Enviada em 09/03/2020

A mídia possui o papel essencial de elevar o patamar civilizatório dos indivíduos. Contudo, no Brasil, essa ferramenta adota uma postura que, muitas vezes, vai de encontro com a proposta. Uma vez que a supressão da comoção em detrimento da audiência faz com que a espetacularização da violência torne-se uma constante nos meios de comunicação. Destarte, é fundamental analisar os efeitos dessa crítica situação, para que seja possível mitigá-la e fazer o país alcançar seu ideal democrático.

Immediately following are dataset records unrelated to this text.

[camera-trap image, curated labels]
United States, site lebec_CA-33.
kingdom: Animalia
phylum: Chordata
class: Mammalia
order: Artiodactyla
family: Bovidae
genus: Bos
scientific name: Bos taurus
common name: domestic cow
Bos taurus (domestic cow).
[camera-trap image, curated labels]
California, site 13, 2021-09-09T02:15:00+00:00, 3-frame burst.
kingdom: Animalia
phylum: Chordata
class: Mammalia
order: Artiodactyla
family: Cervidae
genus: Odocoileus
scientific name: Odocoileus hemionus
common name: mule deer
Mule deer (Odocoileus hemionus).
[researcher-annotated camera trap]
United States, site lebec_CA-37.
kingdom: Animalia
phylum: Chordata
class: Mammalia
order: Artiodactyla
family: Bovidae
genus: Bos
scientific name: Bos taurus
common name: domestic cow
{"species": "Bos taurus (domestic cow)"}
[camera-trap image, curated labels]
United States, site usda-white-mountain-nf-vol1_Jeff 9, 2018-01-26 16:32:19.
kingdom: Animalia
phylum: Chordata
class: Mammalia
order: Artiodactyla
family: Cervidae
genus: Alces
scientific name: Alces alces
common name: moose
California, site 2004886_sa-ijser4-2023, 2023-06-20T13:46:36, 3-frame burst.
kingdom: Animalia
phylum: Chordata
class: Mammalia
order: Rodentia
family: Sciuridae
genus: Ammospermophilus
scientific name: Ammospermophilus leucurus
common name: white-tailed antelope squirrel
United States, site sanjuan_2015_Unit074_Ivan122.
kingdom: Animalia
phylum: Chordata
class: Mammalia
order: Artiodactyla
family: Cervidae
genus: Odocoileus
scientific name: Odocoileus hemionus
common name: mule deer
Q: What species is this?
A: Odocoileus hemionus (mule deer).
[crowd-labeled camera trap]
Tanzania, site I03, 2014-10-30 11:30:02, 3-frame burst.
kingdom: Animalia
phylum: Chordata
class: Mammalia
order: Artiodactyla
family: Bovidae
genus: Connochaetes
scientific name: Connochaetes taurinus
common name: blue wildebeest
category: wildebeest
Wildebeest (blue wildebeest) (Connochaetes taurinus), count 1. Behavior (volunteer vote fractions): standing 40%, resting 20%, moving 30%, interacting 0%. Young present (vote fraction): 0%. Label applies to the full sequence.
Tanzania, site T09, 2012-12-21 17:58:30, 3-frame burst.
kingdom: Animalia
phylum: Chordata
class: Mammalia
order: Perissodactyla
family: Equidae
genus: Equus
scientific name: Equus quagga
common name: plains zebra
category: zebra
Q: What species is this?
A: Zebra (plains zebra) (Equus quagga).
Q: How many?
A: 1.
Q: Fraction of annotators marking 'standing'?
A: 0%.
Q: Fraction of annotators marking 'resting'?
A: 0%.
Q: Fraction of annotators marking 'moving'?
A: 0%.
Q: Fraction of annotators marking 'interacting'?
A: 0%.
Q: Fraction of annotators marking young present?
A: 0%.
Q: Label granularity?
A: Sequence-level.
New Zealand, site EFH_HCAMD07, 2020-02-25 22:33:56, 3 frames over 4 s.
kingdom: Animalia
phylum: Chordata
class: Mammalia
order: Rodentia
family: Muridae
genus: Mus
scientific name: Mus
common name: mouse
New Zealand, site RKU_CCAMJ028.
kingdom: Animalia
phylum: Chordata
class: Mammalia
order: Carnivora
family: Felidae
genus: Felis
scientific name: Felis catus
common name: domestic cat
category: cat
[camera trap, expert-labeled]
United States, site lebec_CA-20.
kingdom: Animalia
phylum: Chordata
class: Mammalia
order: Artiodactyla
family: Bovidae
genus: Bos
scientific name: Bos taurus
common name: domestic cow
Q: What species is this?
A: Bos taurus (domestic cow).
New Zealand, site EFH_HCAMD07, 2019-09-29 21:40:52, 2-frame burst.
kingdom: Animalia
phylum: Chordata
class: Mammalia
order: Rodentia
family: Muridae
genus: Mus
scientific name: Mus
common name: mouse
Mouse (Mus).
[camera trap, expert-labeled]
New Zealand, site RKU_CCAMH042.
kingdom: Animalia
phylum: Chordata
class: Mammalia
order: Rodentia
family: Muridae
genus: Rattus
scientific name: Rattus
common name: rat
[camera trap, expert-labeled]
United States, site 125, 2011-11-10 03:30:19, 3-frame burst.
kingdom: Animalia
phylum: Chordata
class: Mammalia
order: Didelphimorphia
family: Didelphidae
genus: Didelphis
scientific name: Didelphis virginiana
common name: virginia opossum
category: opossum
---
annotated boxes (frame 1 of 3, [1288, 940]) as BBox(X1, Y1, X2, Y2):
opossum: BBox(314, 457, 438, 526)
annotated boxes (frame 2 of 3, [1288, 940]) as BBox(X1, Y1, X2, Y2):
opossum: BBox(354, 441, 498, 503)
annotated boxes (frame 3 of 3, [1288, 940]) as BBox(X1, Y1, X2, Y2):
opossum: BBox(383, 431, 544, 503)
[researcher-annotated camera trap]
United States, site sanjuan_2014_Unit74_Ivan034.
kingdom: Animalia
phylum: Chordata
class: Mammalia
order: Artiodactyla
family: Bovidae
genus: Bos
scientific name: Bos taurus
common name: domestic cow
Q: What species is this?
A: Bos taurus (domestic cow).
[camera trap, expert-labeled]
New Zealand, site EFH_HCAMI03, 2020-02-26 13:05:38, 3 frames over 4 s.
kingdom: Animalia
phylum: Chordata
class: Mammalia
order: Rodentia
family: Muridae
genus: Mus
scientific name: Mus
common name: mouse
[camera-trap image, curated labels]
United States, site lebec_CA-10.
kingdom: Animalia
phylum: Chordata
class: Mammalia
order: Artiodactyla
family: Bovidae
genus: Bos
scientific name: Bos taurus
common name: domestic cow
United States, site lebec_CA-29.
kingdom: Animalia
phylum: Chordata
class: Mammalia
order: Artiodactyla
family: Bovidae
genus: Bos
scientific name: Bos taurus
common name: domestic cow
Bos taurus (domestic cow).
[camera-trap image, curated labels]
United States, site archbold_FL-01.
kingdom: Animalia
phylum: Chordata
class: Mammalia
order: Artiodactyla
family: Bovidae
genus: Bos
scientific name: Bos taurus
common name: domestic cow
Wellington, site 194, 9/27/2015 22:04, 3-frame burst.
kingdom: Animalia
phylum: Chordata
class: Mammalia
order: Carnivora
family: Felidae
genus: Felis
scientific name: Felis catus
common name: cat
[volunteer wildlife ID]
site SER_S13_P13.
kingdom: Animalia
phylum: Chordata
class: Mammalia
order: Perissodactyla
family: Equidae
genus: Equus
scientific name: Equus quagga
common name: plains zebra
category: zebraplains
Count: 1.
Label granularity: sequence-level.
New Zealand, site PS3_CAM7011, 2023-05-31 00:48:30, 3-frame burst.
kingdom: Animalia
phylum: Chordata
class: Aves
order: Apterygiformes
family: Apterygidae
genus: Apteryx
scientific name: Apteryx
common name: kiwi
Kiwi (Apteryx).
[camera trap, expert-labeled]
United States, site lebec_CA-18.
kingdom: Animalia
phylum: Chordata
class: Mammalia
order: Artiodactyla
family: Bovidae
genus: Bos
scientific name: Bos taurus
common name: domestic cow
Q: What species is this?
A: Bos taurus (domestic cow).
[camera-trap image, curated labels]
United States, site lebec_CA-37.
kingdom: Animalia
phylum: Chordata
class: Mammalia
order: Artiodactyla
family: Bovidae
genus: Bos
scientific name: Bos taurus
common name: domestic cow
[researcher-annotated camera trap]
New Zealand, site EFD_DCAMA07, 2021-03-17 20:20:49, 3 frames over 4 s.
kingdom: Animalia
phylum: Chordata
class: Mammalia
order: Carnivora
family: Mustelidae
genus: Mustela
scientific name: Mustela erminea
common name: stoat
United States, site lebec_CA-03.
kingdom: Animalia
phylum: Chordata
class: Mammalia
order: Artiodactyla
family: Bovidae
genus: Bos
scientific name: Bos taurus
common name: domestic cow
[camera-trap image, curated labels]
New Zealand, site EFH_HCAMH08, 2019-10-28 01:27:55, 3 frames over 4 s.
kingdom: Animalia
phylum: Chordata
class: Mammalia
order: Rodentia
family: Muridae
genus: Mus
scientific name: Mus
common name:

É sabido, antes de tudo, que o sensacionalismo vinculado à brutalidade resulta na banalização da morte. Nesse viés, constata-se que a quantidade de reportagens relacionadas com esse tópico faz com que os cidadãos acostumem-se com essa anomia, gerando uma deturpação da realidade, no qual o caos torna-se comum. De forma que, além de naturalizar, o ódio é interiorizado, motivando os indivíduos a perderem a empatia pelo sofrimento alheio, intensificando, infelizmente, o individualismo. Exemplo disso é o programa ‘Cidade Alerta’ que  retrata as tragédias de São Paulo, fria e pragmaticamente, impossibilitando que o público reflita sobre a gravidade dos casos. Diante disso, é perceptível que o ser humano está em um processo de desvalorização, catalisado pela ação proposital e irresponsável da mídia.

Convém ressaltar, ainda, que a superexposição à fúria gera um ciclo vicioso, no qual a violência é estimulada e perpetuada. A terceira lei newtoniana fala que toda ação gera uma reação de mesmo valor, direção e sentido contrário. Análogo ao postulado, pode-se afirmar que o ato de divulgação de conteúdos fatalísticos resulta em mais casos de agressões e mortes, pois os espectadores podem, por exemplo, se inspirar em crimes de grande repercussão e tentar reproduzir. Prova disso, foram os jovens do massacre de Suzano que espelharam-se  no atentado de Columbine, dos Estados Unidos. Dessa forma, é fácil entender os motivos pelos quais a sociedade brasileira vive amedrontada.

Torna-se claro, portanto, que a espetacularização possui consequências maléficas que devem ser resolvidas. Para isso, é fundamental que o Ministério da Comunicação (MCTIC) convoque as companhias de imprensa e formule um acordo, no qual essas empresas deverão balancear as reportagens de cunho cultural, político e social que chegam à sociedade, de forma que o cidadão não seja alienado, tampouco bombardeado com notícias ruins. Às empresas que cumprirem o pacto receberão uma bonificação, por meio da parceria entre o MCTIC e o Ministério da Fazenda, visando a adesão de todas as instituições. Dessa maneira, o Brasil não será mais vítima da superexploração de fatalidades e a mídia cumprirá o seu papel civilizatório.